Trying to assist Troy at starchy Harvard, Brad exhibits behavior both deplorable and crazy, but pretty funny for a film audience. Then filmmaker White boldly steps over the comfort line. White is willing that the protagonist gross us out, lose our good feelings for him, because of his seedy libidinous decisions. While his son sleeps in their shared hotel room, Brad sneaks out to a Cambridge tavern to make a play for Troy’s strikingly brilliant and beautiful Harvard co-ed friend, Ananya (the properly enticing Shazi Raja). They talk, he gripes. Annoyed by his self-pity and “first world” entitlement, Ananya lectures him, “You’re 50 years old and you still think the world was made for you.”

“I’m 48,” the clueless Gen-Xer corrects her.

Hail Mike White for his astute debut directing a theatrical film. Before Brad’s Status, he has a long, estimable career as a character actor and, more, a clever screenwriter, having penned both the sublime cult movie, Chuck & Buck, and the mainstream favorite, School of Rock. I loved his writing and co-starring in the eccentric 2016 TV series, Enlightened, opposite Laura Dern. And earlier in summer 2017, White succeeded again with his sharply Buñuelian, political-minded script for Beatriz at Dinner. What Beatriz and Brad have in common is the main male character (John Lithgow’s Trump-like businessman in Beatriz) exuding heterosexual, white-skin privilege. (In a telling cameo, White appears in Brad’s Status as Brad’s swishy gay Hollywood pal, shown getting married to a chubby “bear.”)

Finally a bit of local movie trivia: in the 1960s, movies like Love Story and The Paper Chase were filmed routinely on Harvard University property until one film production, A Small Circle of Friends (1980), wrecked it for everyone, putting fake snow and ice into Harvard Yard and destroying trees and grass. Since, Harvard stands strong in saying “No” to commercial cinema. That’s why, even with the might of Amazon Studios behind it, the Brad’s Status crew could only shoot outside on Mass. Ave as the characters pass through Harvard gates.

Gerald Peary is a retired film studies professor at Suffolk University, Boston, curator of the Boston University Cinematheque, and the general editor of the “Conversations with Filmmakers” series from the University Press of Mississippi.
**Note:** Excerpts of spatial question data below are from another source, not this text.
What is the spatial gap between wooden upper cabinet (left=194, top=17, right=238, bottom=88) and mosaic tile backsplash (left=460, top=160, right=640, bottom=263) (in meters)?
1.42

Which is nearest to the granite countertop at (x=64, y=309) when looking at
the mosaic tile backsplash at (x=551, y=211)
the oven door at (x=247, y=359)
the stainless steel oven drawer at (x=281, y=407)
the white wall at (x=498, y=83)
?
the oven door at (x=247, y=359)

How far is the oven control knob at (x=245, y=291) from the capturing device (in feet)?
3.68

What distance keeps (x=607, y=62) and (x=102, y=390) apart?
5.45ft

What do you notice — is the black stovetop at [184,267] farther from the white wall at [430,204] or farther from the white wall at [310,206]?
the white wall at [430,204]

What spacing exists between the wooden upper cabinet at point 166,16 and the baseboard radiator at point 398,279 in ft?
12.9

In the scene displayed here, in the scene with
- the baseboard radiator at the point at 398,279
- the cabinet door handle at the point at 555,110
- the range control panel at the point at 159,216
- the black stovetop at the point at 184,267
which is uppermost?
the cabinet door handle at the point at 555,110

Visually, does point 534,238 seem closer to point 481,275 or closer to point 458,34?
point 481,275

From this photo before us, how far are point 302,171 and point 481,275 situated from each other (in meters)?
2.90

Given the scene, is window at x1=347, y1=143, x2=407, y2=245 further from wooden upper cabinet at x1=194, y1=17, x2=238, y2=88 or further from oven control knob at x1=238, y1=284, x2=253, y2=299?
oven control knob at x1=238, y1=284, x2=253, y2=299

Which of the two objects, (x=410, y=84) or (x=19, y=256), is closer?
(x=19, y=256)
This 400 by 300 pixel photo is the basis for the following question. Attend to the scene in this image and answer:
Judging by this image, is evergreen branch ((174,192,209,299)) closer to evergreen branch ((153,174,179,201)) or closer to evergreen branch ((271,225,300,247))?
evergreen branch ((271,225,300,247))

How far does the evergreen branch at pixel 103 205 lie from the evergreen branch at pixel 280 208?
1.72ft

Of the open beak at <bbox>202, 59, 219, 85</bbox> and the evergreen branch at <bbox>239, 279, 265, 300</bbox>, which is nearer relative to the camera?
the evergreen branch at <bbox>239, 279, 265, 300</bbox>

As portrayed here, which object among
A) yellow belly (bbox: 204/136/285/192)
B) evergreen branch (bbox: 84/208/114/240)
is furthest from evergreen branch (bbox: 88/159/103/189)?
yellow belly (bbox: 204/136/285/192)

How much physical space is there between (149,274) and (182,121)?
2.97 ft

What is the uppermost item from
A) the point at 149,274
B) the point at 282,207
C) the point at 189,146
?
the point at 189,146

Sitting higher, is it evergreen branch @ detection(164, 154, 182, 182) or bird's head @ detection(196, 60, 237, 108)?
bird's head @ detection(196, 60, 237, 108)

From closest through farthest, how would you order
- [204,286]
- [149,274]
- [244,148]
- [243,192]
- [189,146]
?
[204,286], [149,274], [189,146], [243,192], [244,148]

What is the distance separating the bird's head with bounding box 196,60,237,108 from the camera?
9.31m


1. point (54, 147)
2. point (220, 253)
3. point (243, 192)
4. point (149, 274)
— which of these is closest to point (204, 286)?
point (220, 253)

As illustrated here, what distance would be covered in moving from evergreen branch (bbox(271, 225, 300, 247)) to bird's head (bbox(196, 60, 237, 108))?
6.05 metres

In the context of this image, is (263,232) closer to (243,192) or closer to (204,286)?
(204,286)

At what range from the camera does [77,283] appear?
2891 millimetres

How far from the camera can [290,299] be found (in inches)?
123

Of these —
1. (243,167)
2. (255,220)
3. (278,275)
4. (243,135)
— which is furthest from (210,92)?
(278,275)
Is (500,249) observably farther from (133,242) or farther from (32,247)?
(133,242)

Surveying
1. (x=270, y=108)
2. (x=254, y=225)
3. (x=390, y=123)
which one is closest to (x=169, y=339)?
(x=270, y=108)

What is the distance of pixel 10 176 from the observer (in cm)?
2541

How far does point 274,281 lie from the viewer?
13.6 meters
A critic for the late Boston Phoenix, he is the author of nine books on cinema, writer-director of the documentaries For the Love of Movies: the Story of American Film Criticism and Archie’s Betty, and a featured actor in the 2013 independent narrative Computer Chess.


  1. Peter Lebensold on September 27, 2017 at 3:35 am

    As you probably know, Gerald, many film supposedly set at Harvard (The Paper Chase comes immediately to mind) have actually been filmed on the grounds of The University of Toronto.